GIVEN RECORDS >>
Start of Block

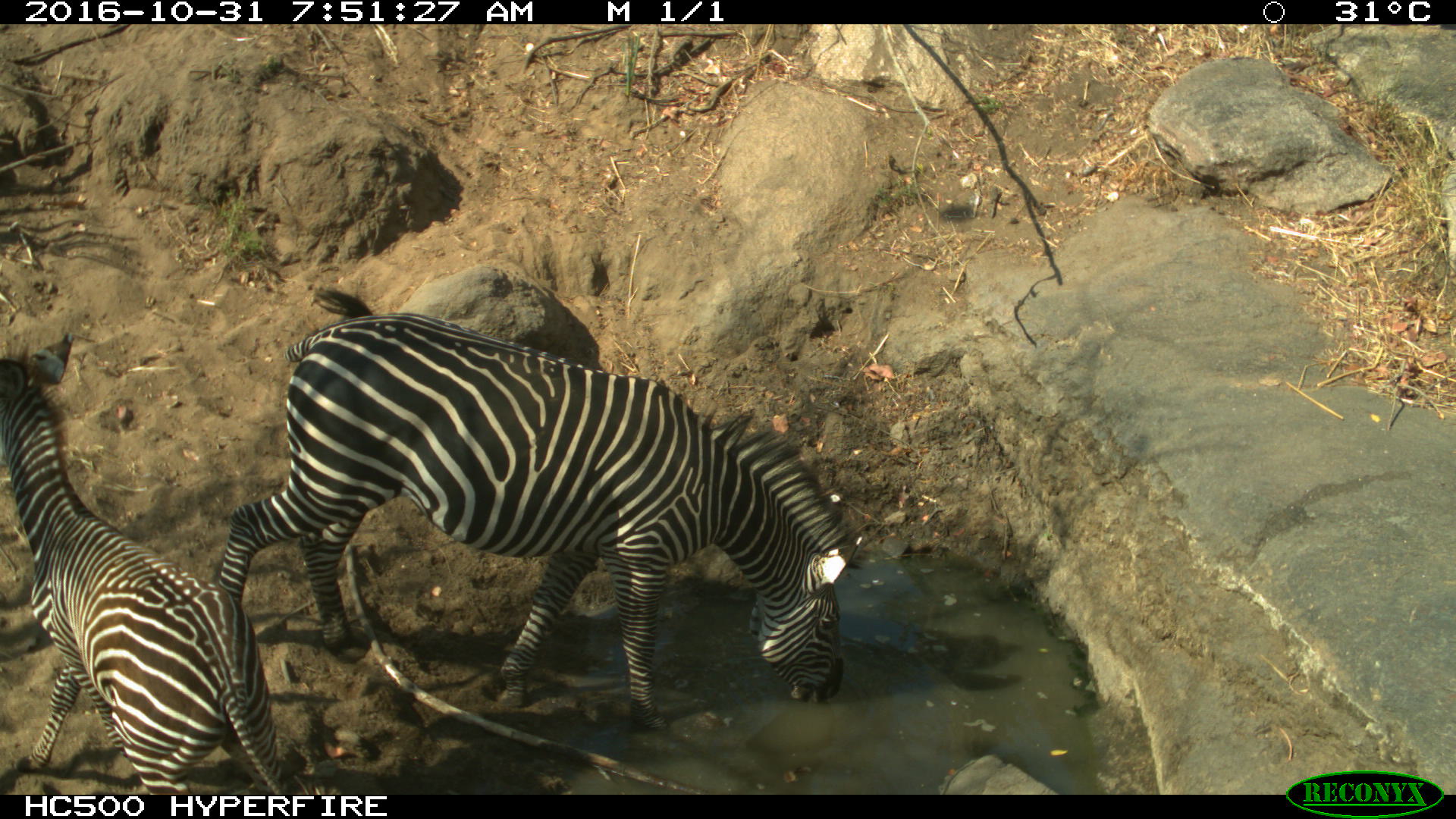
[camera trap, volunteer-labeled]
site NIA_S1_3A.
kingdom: Animalia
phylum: Chordata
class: Mammalia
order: Perissodactyla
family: Equidae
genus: Equus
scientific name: Equus quagga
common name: plains zebra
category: zebraplains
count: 2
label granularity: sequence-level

End of Block

PROBLEM DETAILS >>
Beginning with the line that holds "family: Equidae" and ending with the last line of the data, copy each line exactly and add nothing.

EXERCISE OUTPUT >>
family: Equidae
genus: Equus
scientific name: Equus quagga
common name: plains zebra
category: zebraplains
count: 2
label granularity: sequence-level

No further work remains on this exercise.